Keeping Healthy Feeling Good 


Step 1 – Connect 

Disability can be very isolating. Take time to build stronger relationships with the people in your life. Having good relationships and a strong social network can reduce stress and stress-related illness.

NSWUG Tip: Make space in your weekly routine for a cuppa and a chat with a friend. 


Step 2 – Be active 

People who keep active are more likely to have better physical and mental health.

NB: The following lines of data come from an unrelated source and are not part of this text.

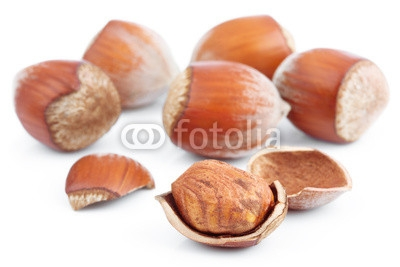 Hazelnuts_isolated_on_white.jpg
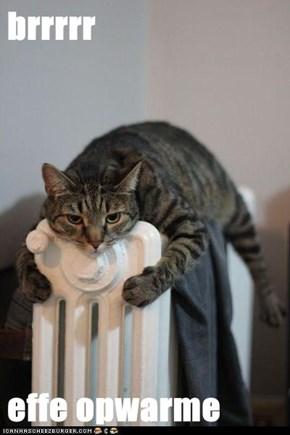 brrrrr  effe opwarme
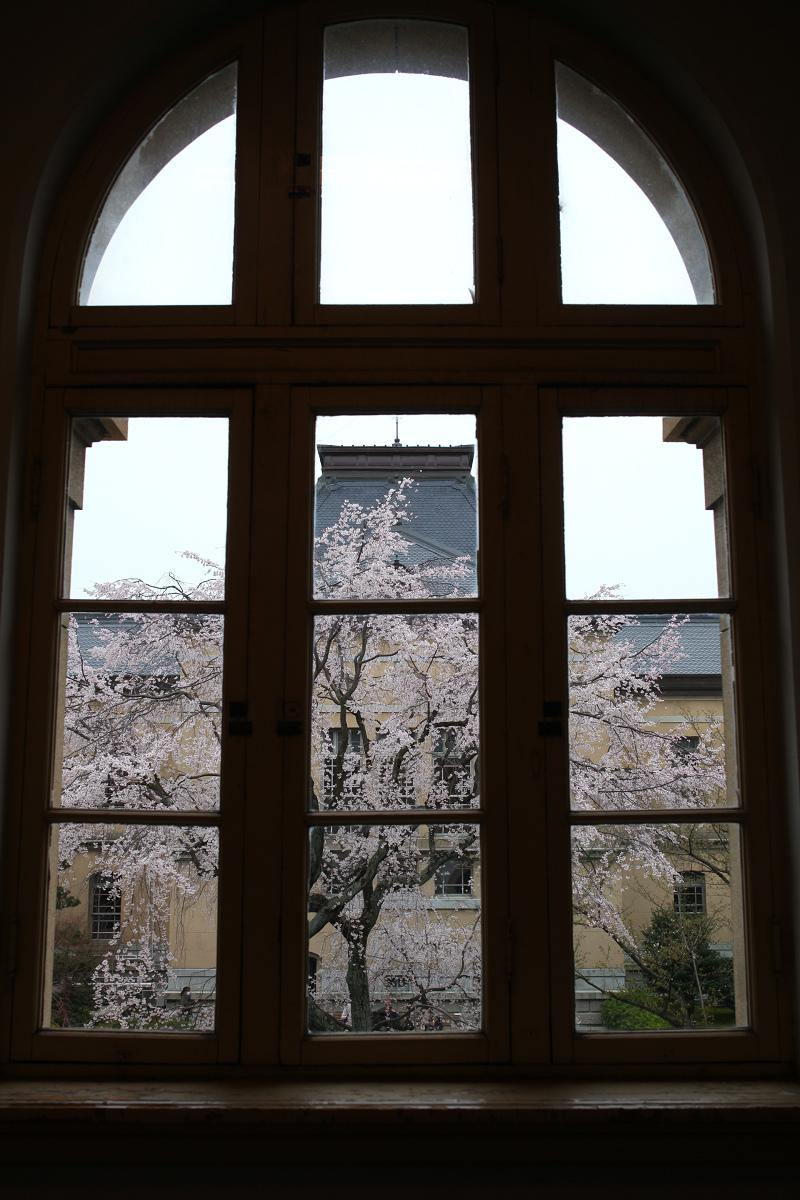 桜 2013 <京都 京都府庁>  _f0021869_23561028.jpg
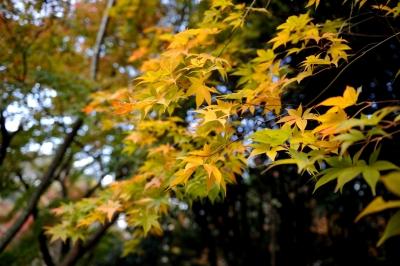 soku_29240.jpg :: 風景 自然 紅葉 黄色い紅葉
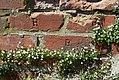 Nyköpingshus - KMB - 16001000018614.jpg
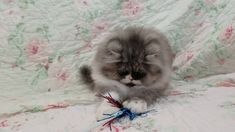 Sonic - Persian Kitten For Sale
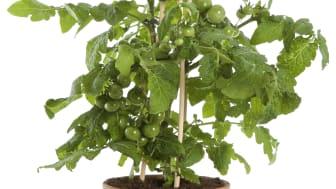 Tomatplantor i mindre krukor behöver planteras om i en större kruka med stor jordvolym för att kunna växa sig stora.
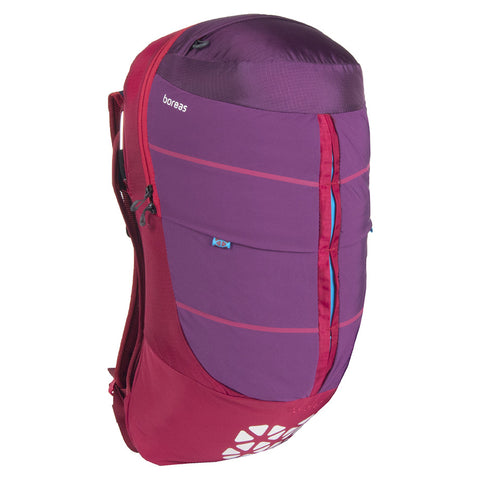 Peralta Tech Daypack (Mojave Red)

NSWUG Tip: Keeping active doesn’t have to be about joining a gym. Find something that will interest you and that you can enjoy, so that keeping active is fun, not a chore. Locally available activities include accessible cycling, angling, archery, Tai Chi, new age kurling, wheelchair basketball, wheelchair yoga and much more. 


Step 3 – Take notice 

Being more aware of what’s going on in the world around you helps you to become more aware of yourself, mentally stronger and more able to make positive changes in your life.

NSWUG Tip: The natural world is constantly changing and there are many beautiful green spaces in our area. Pick your favourite, visit regularly and note the changes. Try keeping a diary or photo journal. 


Step 4 – Keep learning 

Find something new to do or revisit an old interest. Learning new skills is a real confidence booster!

NSWUG Tip: If you don’t fancy a college course, there are many other options. Try using the internet to research your family tree or to find out more about the history of the area you live in. 


Step 5 – Give 

Everyone has something to give to others, such as giving time or helping others learn new skills. Giving is not always about money. Giving makes you feel better, more valued and connected to others.


Many of our members volunteer time to community groups and charities. It’s a way of supporting valued activities and causes and a way of giving something back to the community, and it makes you feel good! Many local charities couldn’t survive without volunteer support. Your time, skills and experience are very valuable.